"The group has one vital attribute that makes the difference between early music performances being a pleasure: accuracy in note production."
Clive O’Connell. The Age, Melbourne, Australia.
The period instrument ensemble
Forma Antiqva, in its touring from the recent
Spring Early Music Festival, comprised the three Zapico brothers – Aarón the fulcrum on harpsichord, Daniel playing the imposing theorbo, and Pablo contributing a lively baroque guitar. Their program in the resonant surrounds of the Trinity Chapel at Melbourne University took its impetus from the keyboard sonatas of Scarlatti – one of Spanish music’s most famous imports – and moved off-centre to his predecessors and some contemporaries in Santiago de Murcia and José Blasco de Nebra.
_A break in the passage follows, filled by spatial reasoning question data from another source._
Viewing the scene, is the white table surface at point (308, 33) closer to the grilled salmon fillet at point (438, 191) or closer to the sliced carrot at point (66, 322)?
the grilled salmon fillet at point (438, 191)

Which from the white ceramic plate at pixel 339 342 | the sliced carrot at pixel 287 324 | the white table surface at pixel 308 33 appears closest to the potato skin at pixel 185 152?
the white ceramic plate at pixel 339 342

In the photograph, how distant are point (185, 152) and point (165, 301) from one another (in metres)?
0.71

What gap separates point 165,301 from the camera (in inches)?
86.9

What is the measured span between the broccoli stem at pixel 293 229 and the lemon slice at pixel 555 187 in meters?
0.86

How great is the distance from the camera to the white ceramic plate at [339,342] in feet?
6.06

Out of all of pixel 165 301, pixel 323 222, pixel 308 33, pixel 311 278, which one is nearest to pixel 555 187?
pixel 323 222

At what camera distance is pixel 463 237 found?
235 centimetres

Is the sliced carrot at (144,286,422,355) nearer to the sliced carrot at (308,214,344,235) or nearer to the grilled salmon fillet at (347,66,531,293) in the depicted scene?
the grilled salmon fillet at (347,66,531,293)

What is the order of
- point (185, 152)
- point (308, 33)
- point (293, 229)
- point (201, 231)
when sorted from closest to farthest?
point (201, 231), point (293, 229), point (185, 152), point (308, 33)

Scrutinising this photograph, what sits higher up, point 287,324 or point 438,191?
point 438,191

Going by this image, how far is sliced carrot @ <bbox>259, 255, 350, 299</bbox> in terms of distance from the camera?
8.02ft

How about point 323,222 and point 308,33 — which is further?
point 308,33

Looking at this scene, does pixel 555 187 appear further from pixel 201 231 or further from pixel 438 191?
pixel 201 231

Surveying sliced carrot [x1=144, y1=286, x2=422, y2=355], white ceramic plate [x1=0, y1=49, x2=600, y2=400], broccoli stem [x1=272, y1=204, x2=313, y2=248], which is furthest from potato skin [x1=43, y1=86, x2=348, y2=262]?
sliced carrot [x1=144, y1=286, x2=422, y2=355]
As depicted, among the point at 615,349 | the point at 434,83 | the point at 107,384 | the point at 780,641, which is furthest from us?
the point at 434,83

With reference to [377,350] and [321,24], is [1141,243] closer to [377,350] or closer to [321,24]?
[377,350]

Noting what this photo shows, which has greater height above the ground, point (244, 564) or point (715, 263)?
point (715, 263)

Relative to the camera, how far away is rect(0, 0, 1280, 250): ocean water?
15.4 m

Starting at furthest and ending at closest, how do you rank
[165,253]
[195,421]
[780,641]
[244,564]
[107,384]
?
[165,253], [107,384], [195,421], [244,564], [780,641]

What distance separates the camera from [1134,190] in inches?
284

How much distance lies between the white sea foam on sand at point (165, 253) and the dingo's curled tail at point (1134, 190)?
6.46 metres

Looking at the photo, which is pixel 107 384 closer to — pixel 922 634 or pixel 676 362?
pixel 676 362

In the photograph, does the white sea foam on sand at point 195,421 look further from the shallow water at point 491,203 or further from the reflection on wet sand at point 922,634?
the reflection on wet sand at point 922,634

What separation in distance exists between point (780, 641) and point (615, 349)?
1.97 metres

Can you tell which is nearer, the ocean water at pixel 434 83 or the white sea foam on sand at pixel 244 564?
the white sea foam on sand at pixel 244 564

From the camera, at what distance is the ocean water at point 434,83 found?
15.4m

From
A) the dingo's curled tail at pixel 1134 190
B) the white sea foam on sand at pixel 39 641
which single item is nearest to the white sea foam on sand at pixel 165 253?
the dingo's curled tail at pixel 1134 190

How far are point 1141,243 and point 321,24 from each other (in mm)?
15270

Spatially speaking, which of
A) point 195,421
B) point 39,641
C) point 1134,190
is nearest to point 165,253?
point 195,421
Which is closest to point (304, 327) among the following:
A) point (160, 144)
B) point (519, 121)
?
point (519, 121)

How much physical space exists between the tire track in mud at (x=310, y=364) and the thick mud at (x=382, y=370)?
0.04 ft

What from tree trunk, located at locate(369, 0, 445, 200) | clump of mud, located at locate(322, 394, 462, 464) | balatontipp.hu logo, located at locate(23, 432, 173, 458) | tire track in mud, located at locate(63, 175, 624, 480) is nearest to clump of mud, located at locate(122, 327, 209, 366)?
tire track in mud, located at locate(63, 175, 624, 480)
The group has one vital attribute that makes the difference between early music performances being a pleasure: accuracy in note production. With the pell – mell runs in the opening trio of
fandangos, Aarón Zapico’s delivery came over as crystalline, unmuffled, even and delivered with flexibility of rhythm.
Here and later on the recital, Daniel Zapico made his theorbo sound more prominent than most other interpreters you come across, who generally content themselves with generating a background buzz. Not this player: his open bass strings resonated with impressive amplitude while the rapidity of his left hand work in rapid passages during a
ricercar by Diego Ortiz made the air crackle with controlled fire.
Only the Scarlatti arrangements sounded laboured, as in the
A minor Sonata K175, here played by guitar and theorbo with stately grandeur rather than the aggressive bite that an interpreter such as Rafael Puyana gives it. But the anonymous
Batalla Famosa served as brilliant showcase for this appealing young trio of true musicians.